Когда мы сели за столик, примостившийся под надменным навесом старинной кладки, Саша сказал:
— Господи, какой праздник — ваш приезд! Это было в другой раз, в другой год, в другую ночь. Но тоже — в Будапеште.
…Мои руки, ухватившиеся за костыли, дрожали от напряжения, палки вязли в рыхлой поверхности дорожки.
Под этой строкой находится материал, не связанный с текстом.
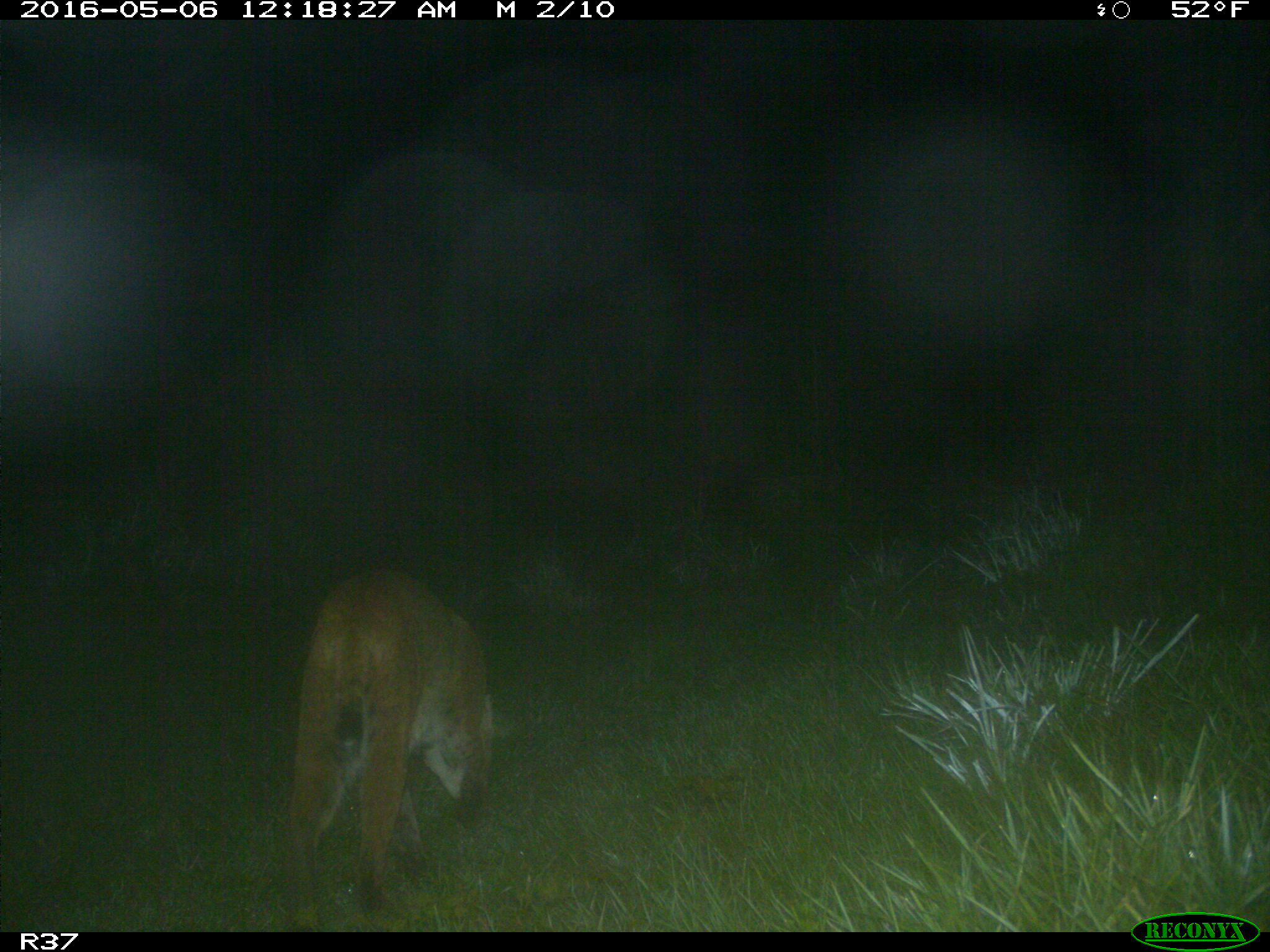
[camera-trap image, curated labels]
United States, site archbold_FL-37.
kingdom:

А я думала: «Какая я, наверное, страшная! Но ведь косметика здесь была бы безвкусна!»
Саша сказал:
— Ступайте смелее, не бойтесь, я же — рядом. Он имел в виду костыли и мою послеоперационную беспомощность. Но сколько раз я действовала смелее в жизни, в работе, потому что он был рядом. Не только в Будапеште, но и во всяких других городах.
Мы познакомились в Москве, работая на телевидении, но подружились именно в Будапеште, где Саша был корреспондентом Центрального телевидения Советского Союза по Венгрии. Венгрии, которую я так любила и куда ездила часто.
Позднее Саша переехал в Москву и стал одним из политических обозревателей ТВ. Впрочем, «одним из» — неверно. Он не был «одним из» ни в своей холодноватой прибалтийской красоте, ни в вежливой отгораживающей застегнутости, которая внезапно могла смениться необузданностью загула, ни в придирчивой верности очень узкому кругу друзей.
Но, главное, он был совершенно непривычным персонажем экрана. Элитарный, был почитаем миллионами.
Когда Сашу хоронили, вся улица Качалова и прилежащие переулки были запружены народом. Тогда так не провожали телеведущих.
У него была своя профессиональная загадка, которую я пытаюсь осмыслить и поныне.
Помню, мы отмечали пятидесятилетие Александра Александровича Каверзнева. Наш юбиляр все повторял: «А мне легко работается. Мне правда легко работается».
И телезрители говорили: «Как он свободно держится перед камерой».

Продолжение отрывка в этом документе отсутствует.